The ongoing Lance Armstrong doping case experienced further delays on Friday when U.S District Court Judge Sam Sparks gave both parties; Armstrong and USADA, a further seven days to deliver additional information. Among the possible outcomes expected from Sparks in a week’s time include dismissing the Armstrong’s lawsuit against USADA or an injunction against USADA that will cease the case against the seven-time Tour winner.
Sparks’ concerns and subsequently delayed ruling on jurisdiction were primarily based around the specifics provided by USADA, or rather apparent lack of which did not provide Armstrong with enough information to mount an edequate defence.
"I couldn't find anything but conclusions (in the charges)," Sparks said. "Not one name, not one event, not one date,” said Sparks.
The judge also questioned Armstrong’s lawyer Tim Herman, regarding the actual reasoning behind the federal court being involved at all.
“Where do I have jurisdiction in this case when you can litigate this in the arbitration process?" Sparks said.
Sparks’ request for further documentation has thus delayed Armstrong’s deadline to accept sanction or to engage in binding arbitration to a new date of 23 August. Armstrong’s lawyer Herman believes the system of arbitration will not provide a just and fair playing field. USADA’s record of cases which go to arbitration is 58-2, according to USA Today.
“The Christians had a better record versus the lions than the athletes there," Herman told the judge.

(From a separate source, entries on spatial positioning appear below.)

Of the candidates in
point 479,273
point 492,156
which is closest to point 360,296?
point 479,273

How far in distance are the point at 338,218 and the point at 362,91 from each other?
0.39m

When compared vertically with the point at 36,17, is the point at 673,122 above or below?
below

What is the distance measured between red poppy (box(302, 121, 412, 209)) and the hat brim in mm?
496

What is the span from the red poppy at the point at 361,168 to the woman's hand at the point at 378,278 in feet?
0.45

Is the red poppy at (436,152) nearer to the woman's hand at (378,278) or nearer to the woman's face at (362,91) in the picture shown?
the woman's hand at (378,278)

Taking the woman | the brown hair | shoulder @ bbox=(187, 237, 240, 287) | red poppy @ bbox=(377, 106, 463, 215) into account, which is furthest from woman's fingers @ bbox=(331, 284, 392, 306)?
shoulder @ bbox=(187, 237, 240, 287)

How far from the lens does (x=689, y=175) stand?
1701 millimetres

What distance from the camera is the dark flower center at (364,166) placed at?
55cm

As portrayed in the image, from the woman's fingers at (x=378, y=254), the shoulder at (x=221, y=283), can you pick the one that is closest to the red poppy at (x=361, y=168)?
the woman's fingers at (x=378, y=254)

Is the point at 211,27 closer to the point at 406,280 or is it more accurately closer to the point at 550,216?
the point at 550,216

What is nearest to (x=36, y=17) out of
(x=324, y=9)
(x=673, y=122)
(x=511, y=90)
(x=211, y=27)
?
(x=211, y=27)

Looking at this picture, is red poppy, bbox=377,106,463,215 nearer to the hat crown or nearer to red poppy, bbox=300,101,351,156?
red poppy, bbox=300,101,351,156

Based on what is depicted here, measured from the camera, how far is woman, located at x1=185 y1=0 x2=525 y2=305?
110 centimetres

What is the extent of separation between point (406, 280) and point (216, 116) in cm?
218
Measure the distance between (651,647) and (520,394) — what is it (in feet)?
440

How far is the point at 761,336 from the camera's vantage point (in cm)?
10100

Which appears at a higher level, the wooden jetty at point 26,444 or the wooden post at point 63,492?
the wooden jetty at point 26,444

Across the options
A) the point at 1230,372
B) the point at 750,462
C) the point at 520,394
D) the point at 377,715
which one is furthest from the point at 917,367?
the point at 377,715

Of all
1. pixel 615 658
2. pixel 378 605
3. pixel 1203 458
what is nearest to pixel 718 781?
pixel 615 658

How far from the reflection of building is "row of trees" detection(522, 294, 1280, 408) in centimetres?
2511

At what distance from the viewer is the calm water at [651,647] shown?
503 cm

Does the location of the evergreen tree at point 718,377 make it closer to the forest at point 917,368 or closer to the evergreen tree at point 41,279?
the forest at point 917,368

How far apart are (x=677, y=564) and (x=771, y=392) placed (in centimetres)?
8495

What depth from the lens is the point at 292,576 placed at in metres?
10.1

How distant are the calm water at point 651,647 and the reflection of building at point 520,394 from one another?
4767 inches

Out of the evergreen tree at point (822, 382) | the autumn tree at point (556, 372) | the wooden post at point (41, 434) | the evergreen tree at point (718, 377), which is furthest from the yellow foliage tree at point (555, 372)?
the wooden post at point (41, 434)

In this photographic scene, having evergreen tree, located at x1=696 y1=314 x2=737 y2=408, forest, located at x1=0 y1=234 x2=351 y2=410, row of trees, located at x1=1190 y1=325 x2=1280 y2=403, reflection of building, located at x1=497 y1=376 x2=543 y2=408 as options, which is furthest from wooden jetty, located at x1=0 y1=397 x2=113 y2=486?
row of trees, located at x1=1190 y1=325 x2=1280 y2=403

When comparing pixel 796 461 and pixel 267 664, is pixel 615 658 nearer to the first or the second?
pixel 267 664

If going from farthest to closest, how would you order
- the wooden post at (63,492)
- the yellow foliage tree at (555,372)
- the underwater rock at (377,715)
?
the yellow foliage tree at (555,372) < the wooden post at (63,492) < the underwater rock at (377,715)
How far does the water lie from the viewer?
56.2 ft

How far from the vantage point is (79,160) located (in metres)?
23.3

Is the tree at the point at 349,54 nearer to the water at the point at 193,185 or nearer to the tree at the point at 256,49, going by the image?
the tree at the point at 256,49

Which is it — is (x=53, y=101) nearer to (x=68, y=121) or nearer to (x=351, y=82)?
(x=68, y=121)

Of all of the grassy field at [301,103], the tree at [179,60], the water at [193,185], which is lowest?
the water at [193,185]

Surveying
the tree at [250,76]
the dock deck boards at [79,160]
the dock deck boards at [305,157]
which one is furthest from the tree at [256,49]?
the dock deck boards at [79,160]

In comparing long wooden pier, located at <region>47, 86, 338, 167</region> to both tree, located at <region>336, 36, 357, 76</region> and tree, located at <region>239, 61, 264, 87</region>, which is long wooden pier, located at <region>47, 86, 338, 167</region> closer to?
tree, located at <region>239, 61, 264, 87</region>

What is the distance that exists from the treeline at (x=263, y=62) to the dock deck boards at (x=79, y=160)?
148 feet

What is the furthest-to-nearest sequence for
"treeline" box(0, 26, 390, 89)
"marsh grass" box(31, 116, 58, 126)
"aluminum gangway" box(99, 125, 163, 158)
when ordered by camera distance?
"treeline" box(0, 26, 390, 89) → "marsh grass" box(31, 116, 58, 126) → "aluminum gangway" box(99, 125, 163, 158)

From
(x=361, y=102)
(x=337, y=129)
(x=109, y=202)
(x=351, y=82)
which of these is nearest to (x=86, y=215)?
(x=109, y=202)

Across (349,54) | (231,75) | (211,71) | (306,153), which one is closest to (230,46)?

USADA’s CEO, Travis T. Tygart provided a response on the USADA website accepting the decision for further information by Sparks whilst also outlining the system under which Armstrong has competed during his entire career; one built around rules agreed-upon by both U.S athletes and the sporting federations.
“As we said in court today, Mr. Armstrong agreed to play by the same rules that apply to every other athlete and we believe he should not be allowed to create a new set of rules that apply only to him. The rules already in place have protected the rights of millions of clean athletes both famous and anonymous for more than a decade and were approved by athletes, the U.S. Olympic Committee and all U.S. sport federations. From the beginning our investigation has been about ridding sport from anyone in the system that uses their power or influence to encourage or assist athletes in using dangerous performance-enhancing drugs. Every alleged offender is innocent unless and until proven otherwise through the established procedures which are Congressionally mandated to provide full due process, including the right to a public hearing where the evidence is presented, witness testimony is given under oath and subject to cross examination, and an independent panel of arbitrators determines the outcome of the case. We respect the federal court process and will await the judge’s decision.”